*What is required*
Below is a listing with pictures. Repeat exactly the lines starting at the one holding "Ayesha on a swing." and going on through the one holding "Houses along a", and leave every picture out.

=== Raw data ===

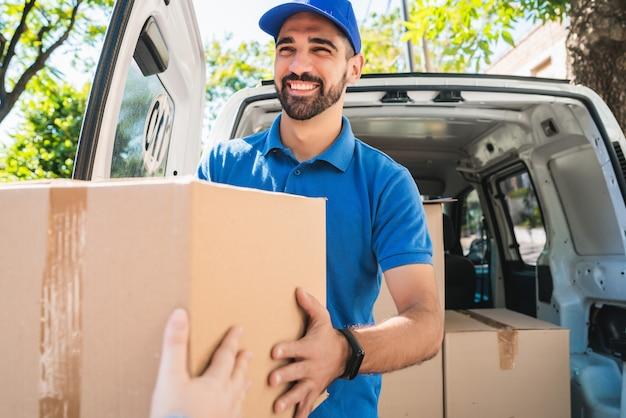 Ritratto di un uomo di consegna che trasporta i pacchi mentre effettua la consegna a domicilio al suo cliente. consegna e concetto di spedizione.
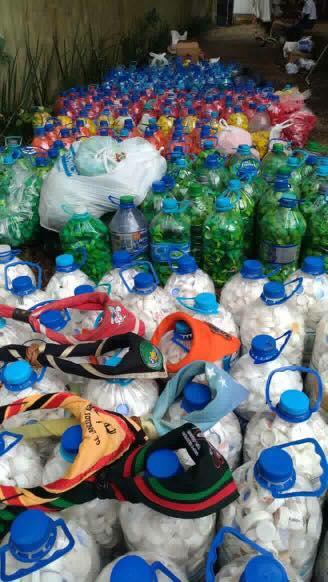 Descrição da imagem: foto destaca dezenas de garrafas de 5 litros de água com muitas tampinhas plásticas dentro. Fim da descrição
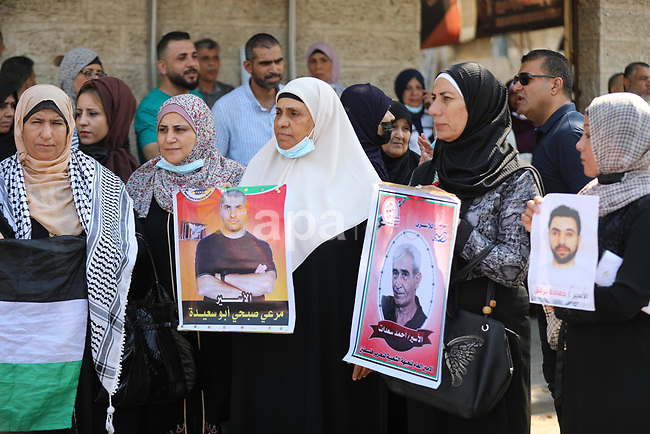 Palestinians take part in a protest to show solidarity with prisoners on hunger strike in Israeli Jails, in front of the headquarters of Red cross in Gaza city on August 09, 2021. A total of 13 Palestinian prisoners in Israeli detention currently remain on hunger strike in protest of their unfair administrative detention without a charge or trial, according to the Detainees and Ex-Detainees Affairs Commission. Photo by Ashraf Amra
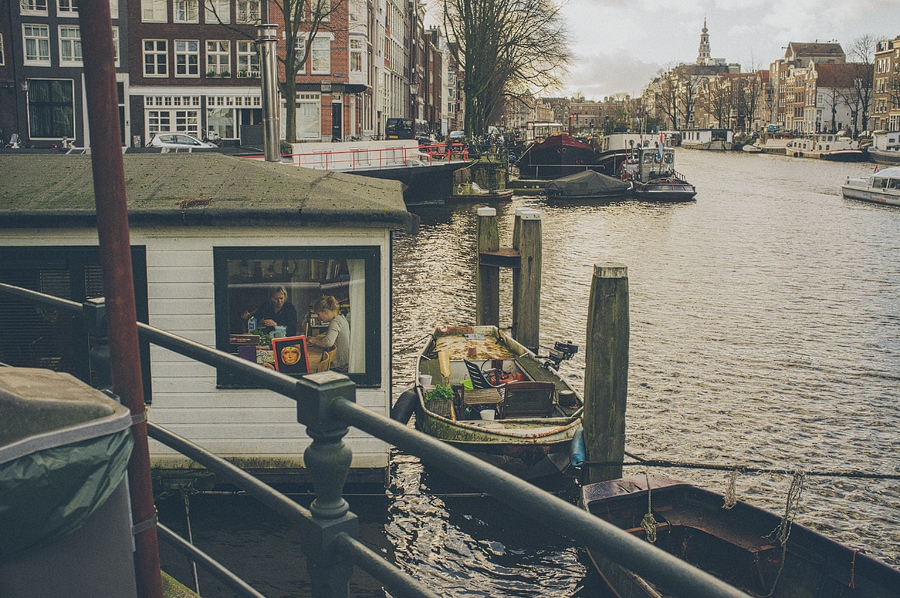 floating house on the canal in amsterdam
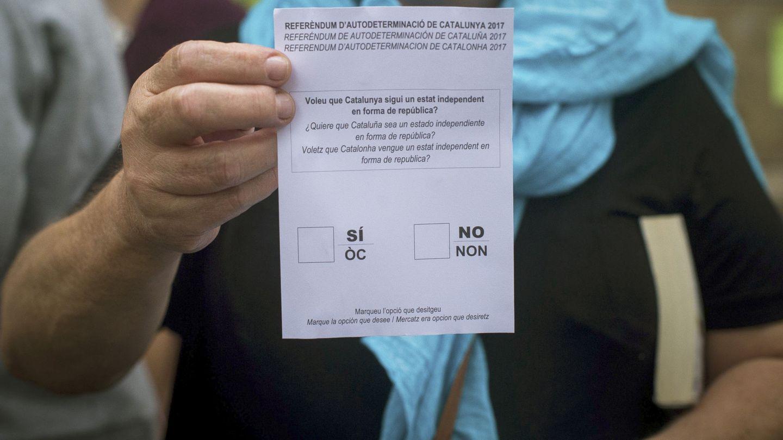 Una mujer muestra una papeleta del referéndum del 1-O en un colegio de Barcelona donde se están haciendo actividades para mantenerlo abierto. (EFE)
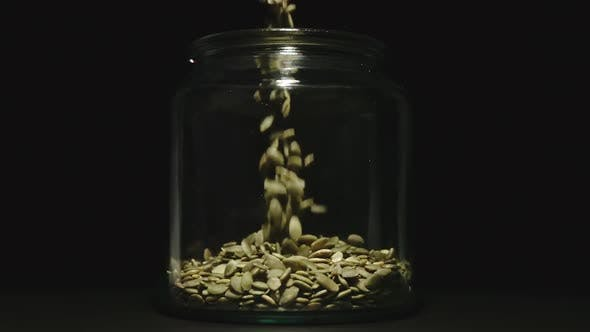 Thumbnail for Peeled Pumpkin Seeds Fall Into Empty Glass Jar On Black Background - Front View
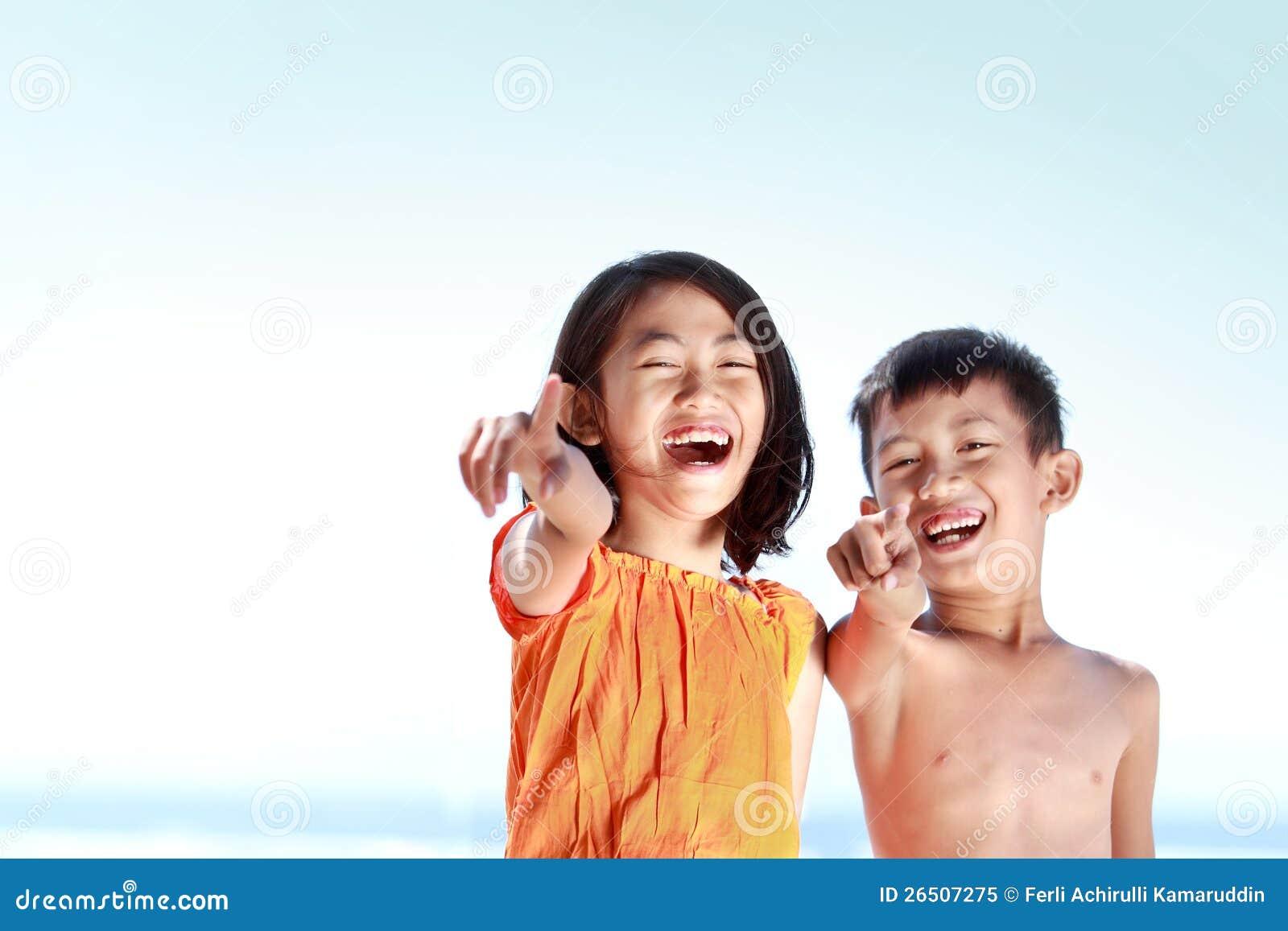 Miúdos que têm o divertimento no dia ensolarado
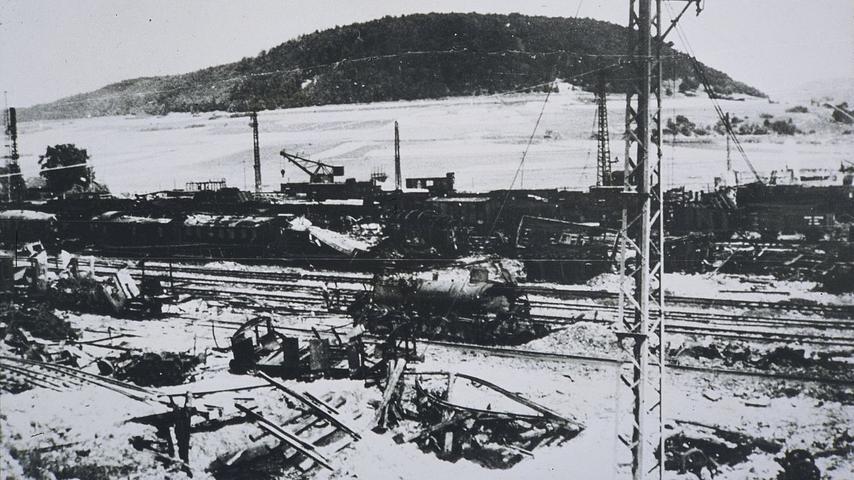 Auf fast jedem Gleis des Treuchtlinger Bahnhofs treffen die US-Bomber am 23. Februar 1945 Güter- und Personenzüge. Das Bild zeigt die Zerstörungen unweit des Bahnbetriebswerks mit dem Nagelberg im Hintergrund.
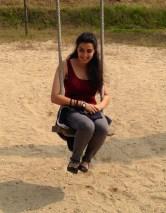 Ayesha on a swing.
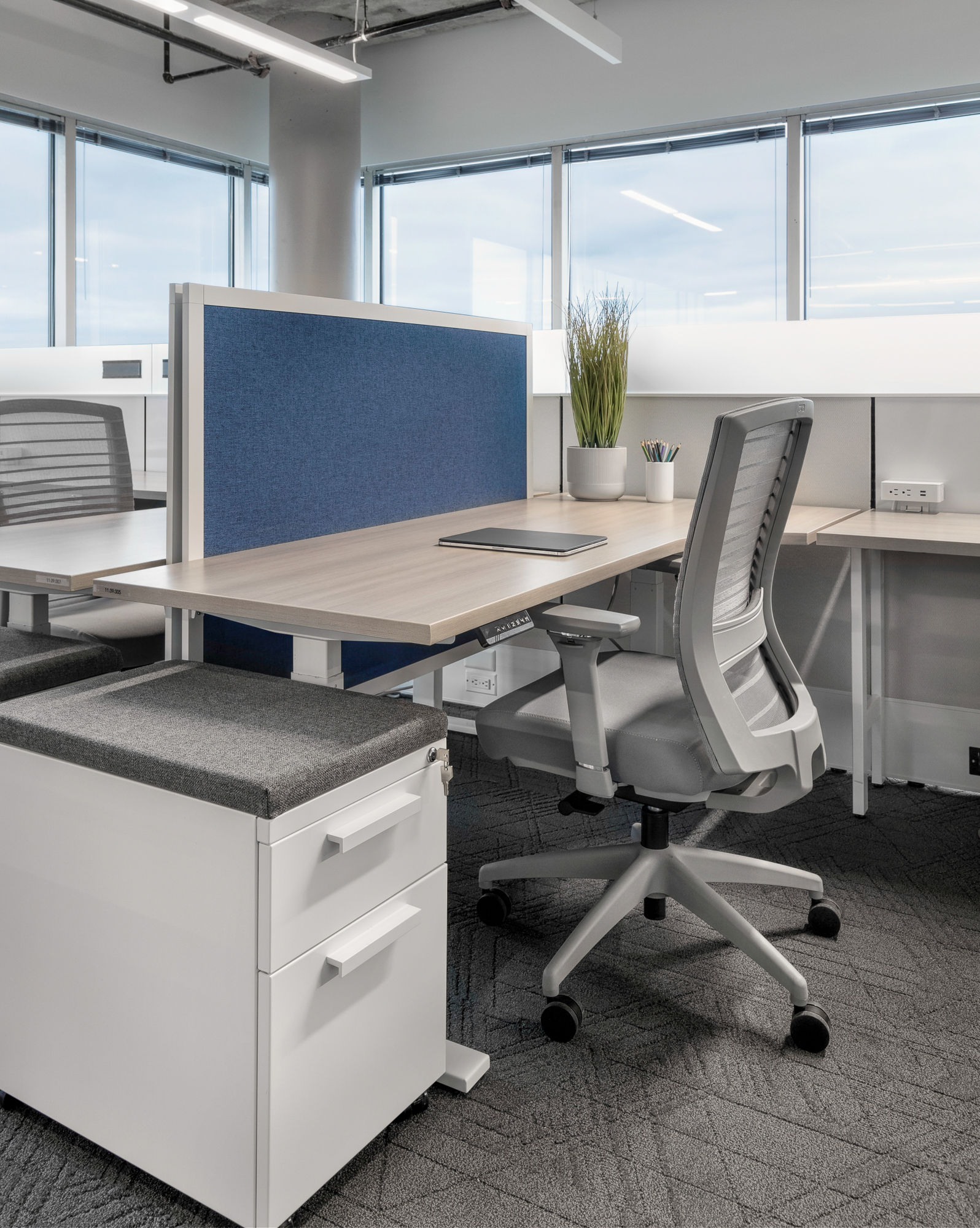 Hieght adjustable with privacy screens and L series storage, matrix panels and natick seating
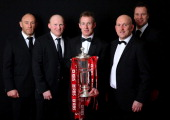 Robin McBryde Neil Jenkins Rob Howley Shaun Edwards and Mark Jones of Wales pose with the Six Nations trophy following his team's victory during the...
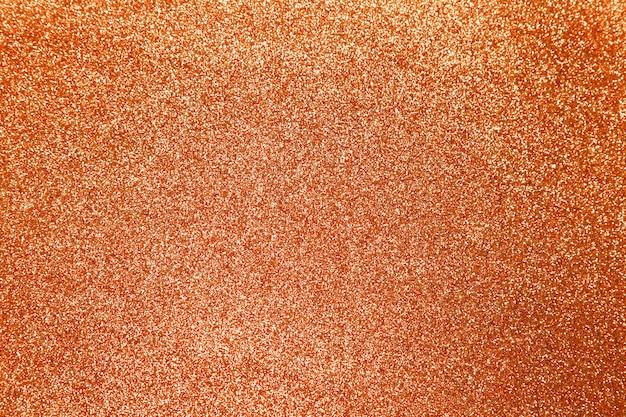 Оранжевый блеск блестящей текстуры фона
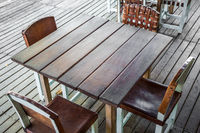 empty wooden table in restaurant with four empty chairs - vintage furniture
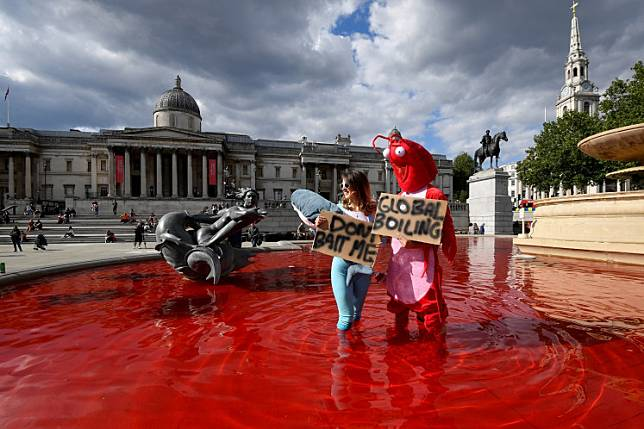 Animal rights and environmental activists hold signs as they stand inside a fountain whose water was turned red after protesters poured colored dye into the clear water, on Trafalgar Square in London, Britain, on July 11, 2020.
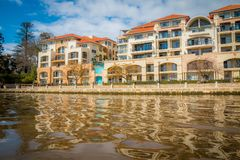 Houses along a canal. Apartments line the banks of a canal in East Perth Royalty Free Stock Photo
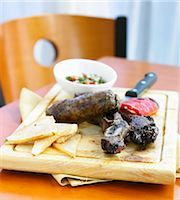 Argentinian Steak with Grilled Red Pepper and Chimichurri Sauce Stock Photo - Premium Royalty-Freenull, Code: 659-03536429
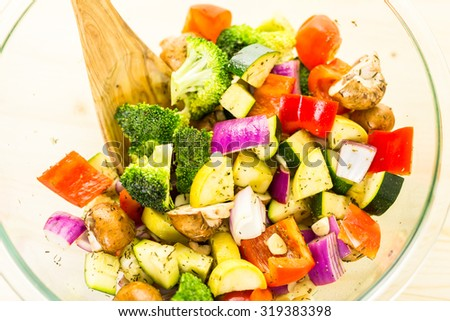Preparing fresh roasted mixed vegetables for dinner.
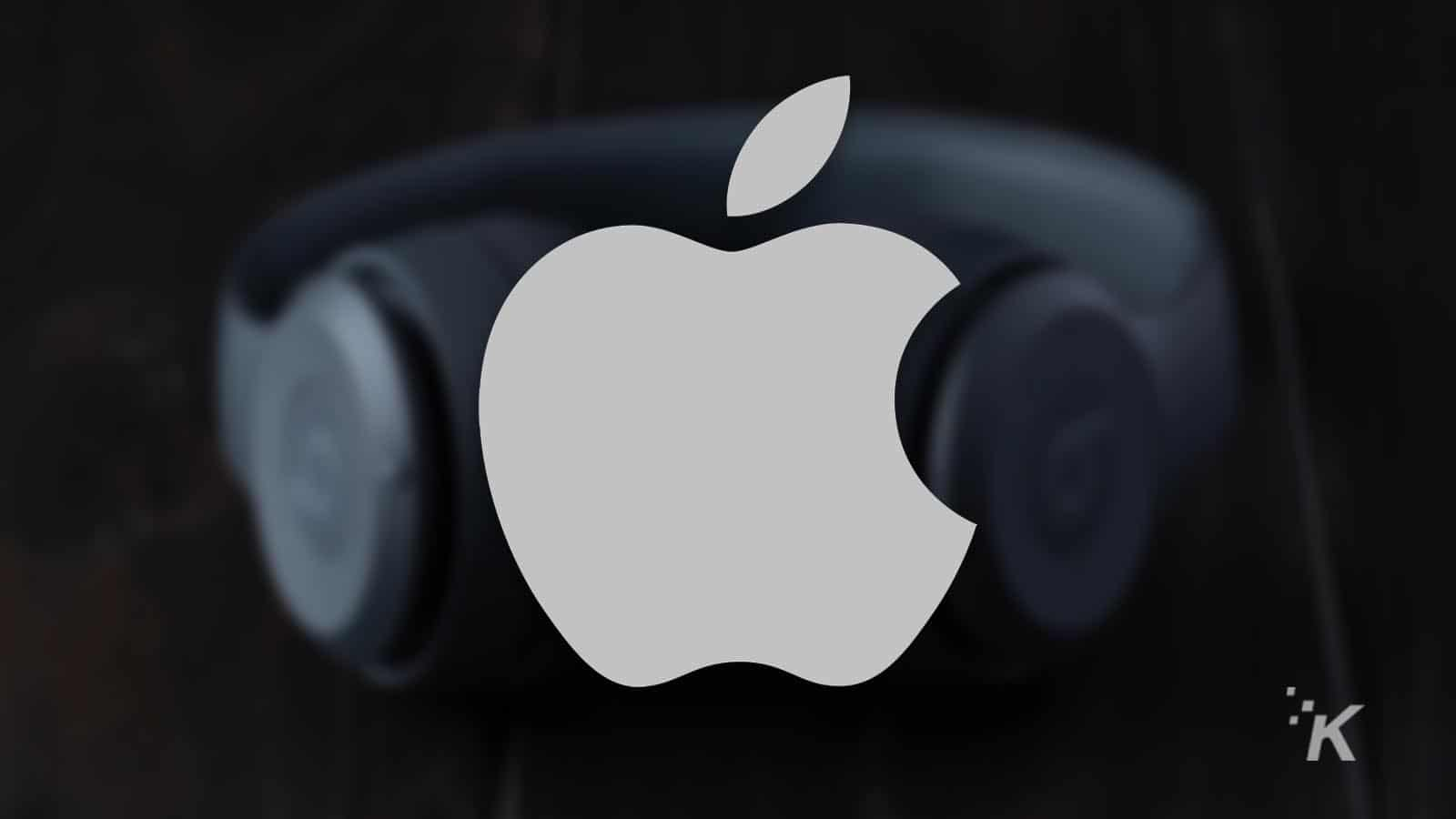 apple logo with headphones in the background for airpods studio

===

*Completed exercise*
 Ayesha on a swing.
 Hieght adjustable with privacy screens and L series storage, matrix panels and natick seating
 Robin McBryde Neil Jenkins Rob Howley Shaun Edwards and Mark Jones of Wales pose with the Six Nations trophy following his team's victory during the...
 Оранжевый блеск блестящей текстуры фона
 empty wooden table in restaurant with four empty chairs - vintage furniture
 Animal rights and environmental activists hold signs as they stand inside a fountain whose water was turned red after protesters poured colored dye into the clear water, on Trafalgar Square in London, Britain, on July 11, 2020.
 Houses along a canal. Apartments line the banks of a canal in East Perth Royalty Free Stock Photo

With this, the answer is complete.